Mahkememizin 30/03/2021 tarihli ara kararı uyarınca tarafların ticari defterleri üzerinde inceleme yapılarak defterlerde gözüken alacak ve borç kayıtları ile hesap bakiyeleri tespit edilip, iddia, savunma, dosyaya sunulan belgeler değerlendirilerek, ön inceleme duruşmasında belirlenen uyuşmazlık noktasında rapor alınması için dosyanın bir Mali Müşavir, bir finans uzmanı, 1 nitelikli hesap uzmanı-borçlar hukukçusu bilirkişiye verilmesine karar verilmiş olup; 08/11/2021 tarihli bilirkişi raporunda özetle; “1.Taraflarca ibraz edilen ticari defterin karşılıklı değerlendirilmesi sonucunda taraflar arasında ticari defterlere kayıt edilen herhangi bir ticari ilişki tespit edilemediği, davacının ibraz edilen ticari defterlerinden davalı ile herhangi bir ticari ilişkisi olmadığı, davalı taraf adına tanzim edilmiş herhangi bir fatura olmadığı gibi davalı taraftan alınmış herhangi bir fatura kaydına da rastlanmadığı, davalının ibraz edilen ticari defterlerinden davacı ile herhangi bir ticari ilişkisi olmadığı, davacı adına tanzim edilmiş herhangi bir fatura olmadığı gibi davacı taraftan alınmış herhangi bir fatura kaydına rastlanmadığı,
2.Taraflar arasında akdedilen 01.08.2018 tarihli Danışmanlık Sözleşmesi kapsamında davacı şirketin sözleşmenin kurulmasından sonraki 23 aylık dönemde sözleşmede öngörülen danışmanlık hizmetini sunduğu kesin, net ve tartışmasız olarak tespit edilemediği; davacının söz konusu hizmeti sunduğunu ispatlaması gerektiği;
3.Davacı tarafın sözleşmede öngörülen danışmanlık hizmetini sunduğu Sayın Mahkemenizce kanaat edilmesi halinde, 23 aylık dönem için sözleşme m. 5’te kararlaştırılan aylık 7000TL + KDV şeklindeki alacağa hak kazanacağının söylenebileceği; bu hususta davalının 01.08.2018 tarihli Danışmanlık Sözleşmesi kapsamında 14.08.2018 tarihinde 16.828,00-TL değerinde BTG ile nakite çevrilebilir kripto para ile ödeme yaptığı ve takas ve mahsup defiin de bulunduğu; nihai takdirin Sayın Mahkemenizde olduğu,
4.Davacı tarafın davalı tarafça sözleşmeye aykırı davranması nedeniyle sözleşme m. 8’de kararlaştırılan 100.000 Dolar cezai şart alacağını talep ettiği; davalının davacı tarafından sözleşmede öngörülen danışmanlık hizmetini sunmadığı ve/veya gereği gibi sunmadığı iddia edilerek ödemezlik defiinde bulunulduğu; cezai şart alacağı hususunda nihai takdir ve değerlendirmenin de Sayın Mahkemenizde olduğu…” şeklinde görüş ve kanaat bildirdiği görülmüştür.

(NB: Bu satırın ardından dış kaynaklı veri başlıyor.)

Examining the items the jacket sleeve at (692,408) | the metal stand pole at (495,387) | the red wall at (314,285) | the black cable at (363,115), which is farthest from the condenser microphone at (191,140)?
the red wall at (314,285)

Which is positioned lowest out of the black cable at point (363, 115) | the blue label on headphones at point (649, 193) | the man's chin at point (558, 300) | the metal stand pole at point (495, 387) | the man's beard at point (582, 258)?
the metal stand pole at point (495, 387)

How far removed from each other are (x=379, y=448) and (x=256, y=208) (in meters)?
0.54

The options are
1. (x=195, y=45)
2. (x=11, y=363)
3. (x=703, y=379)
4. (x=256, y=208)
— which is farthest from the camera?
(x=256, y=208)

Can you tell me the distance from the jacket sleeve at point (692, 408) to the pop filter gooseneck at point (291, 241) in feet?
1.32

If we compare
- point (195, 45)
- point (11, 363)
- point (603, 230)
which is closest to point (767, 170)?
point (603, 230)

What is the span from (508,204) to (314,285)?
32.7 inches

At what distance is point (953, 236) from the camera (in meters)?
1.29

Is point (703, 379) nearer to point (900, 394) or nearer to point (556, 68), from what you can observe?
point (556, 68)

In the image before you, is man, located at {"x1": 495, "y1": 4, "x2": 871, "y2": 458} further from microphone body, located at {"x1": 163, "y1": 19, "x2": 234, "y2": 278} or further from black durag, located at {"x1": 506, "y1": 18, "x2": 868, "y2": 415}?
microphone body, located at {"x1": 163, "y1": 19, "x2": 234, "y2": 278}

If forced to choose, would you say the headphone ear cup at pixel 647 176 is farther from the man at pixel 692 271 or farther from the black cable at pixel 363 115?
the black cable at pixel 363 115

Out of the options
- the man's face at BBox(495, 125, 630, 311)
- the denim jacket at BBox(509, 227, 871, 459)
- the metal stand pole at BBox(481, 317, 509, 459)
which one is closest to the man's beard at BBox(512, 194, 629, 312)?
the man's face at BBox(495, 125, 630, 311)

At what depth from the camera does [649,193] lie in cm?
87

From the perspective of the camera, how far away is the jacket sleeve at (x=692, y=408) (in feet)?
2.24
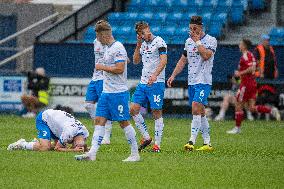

Mahkememizin 21/02/2022 tarihli celsesinin 1 numaralı ara kararı uyarınca tarafların rapora karşı beyan ve itirazları da değerlendirilerek rapor alınması için dosyanın bilirkişiye verilmesine karar verilmiş olup, 06/04/2022 tarihli bilirkişi ek raporunda özetle; “Bilirkişi kök raporundaki görüş ve kanaatlerimizi koruduğumuzu” … Şeklinde görüş ve kanaat bildirdiği görülmüştür.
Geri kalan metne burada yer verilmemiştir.